When things are bad, they see straight through cheery optimism. 

When things are good, they want to feel their leader shares that success with them.

And when you've done something really, really wrong, contrition has to look genuine.

I was moved, therefore, by Facebook CEO Mark Zuckerberg's performance at his company's F8 Developer Conference on Tuesday.

He declared the future is private. Which is odd, as just a few short years ago he declared that privacy was exactly what people didn't want anymore.

It's also more odd because Facebook seems not to want you to be private from Facebook's beady need to know everything about you, in order to sell as many of the details as it can to advertisers.

Over the company's history, Facebook and privacy have been a little like a dictator and the truth.

The litany of scandals is so embarassing, so fundamentally nauseating that only Facebook's peculiar, autocratic organizational structure has saved Zuckerberg from being unfollowed by shareholders.

You might expect, then, that he might sincerely acknowledge he now understands a little more about humanity than he used to.

Instead, he made a joke about it.

And, indeed, no one laughed.

It's worth remembering that many in this audience were his own employees.

If even those loyal souls don't laugh, there may be a problem.

Perhaps you've misjudged your audience and, indeed, what might be expected of your demeanor.

Perhaps they're sitting there silently cursing your very entity.
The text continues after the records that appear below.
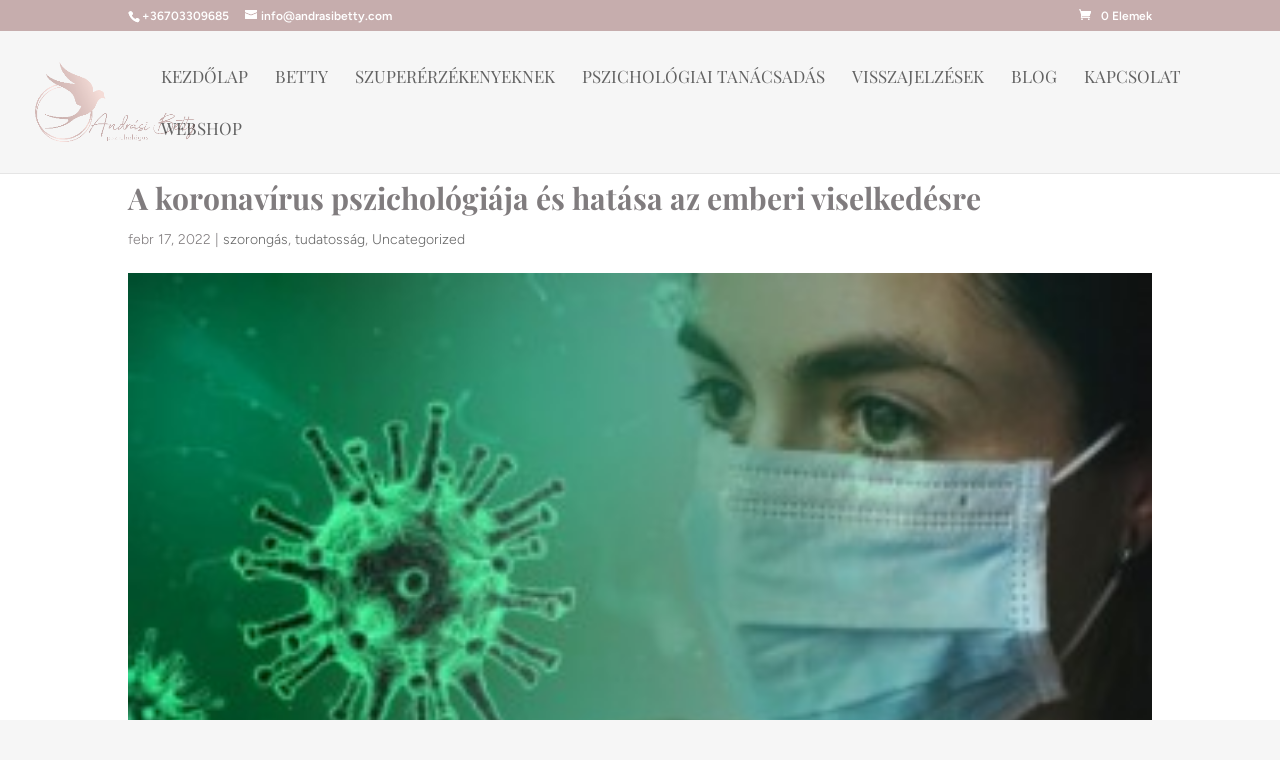

--- FILE ---
content_type: text/css
request_url: https://andrasibetty.com/wp-content/et-cache/54043/et-core-unified-tb-57667-deferred-54043.min.css?ver=1755695867
body_size: -2
content:
.et_pb_section_1_tb_footer.et_pb_section{padding-top:33px;padding-bottom:45px;background-color:#C6ADAD!important}.et_pb_row_1_tb_footer.et_pb_row{padding-bottom:4px!important;padding-bottom:4px}.et_pb_text_16_tb_footer.et_pb_text,.et_pb_text_17_tb_footer.et_pb_text,.et_pb_text_18_tb_footer.et_pb_text{color:#FFFFFF!important}.et_pb_text_16_tb_footer,.et_pb_text_18_tb_footer{margin-bottom:15px!important}.et_pb_row_2_tb_footer.et_pb_row{padding-top:10px!important;padding-bottom:0px!important;padding-top:10px;padding-bottom:0px}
Think hard, therefore, before every public appearance. 

Feel the significance of the moment. Judge the reality of where you're standing and what's expected of you.

This may, at times, involve not listening to your PR handlers and instead being sincere.

In Zuckerberg's case, his vacuous laugh worked entirely against his company's professed stance.

At least, its stance of this week.

Worse, it confirmed so much of what many think the most powerful young tech leaders really were and are.

Smug, self-regarding youths who simply think they're clever and you're not.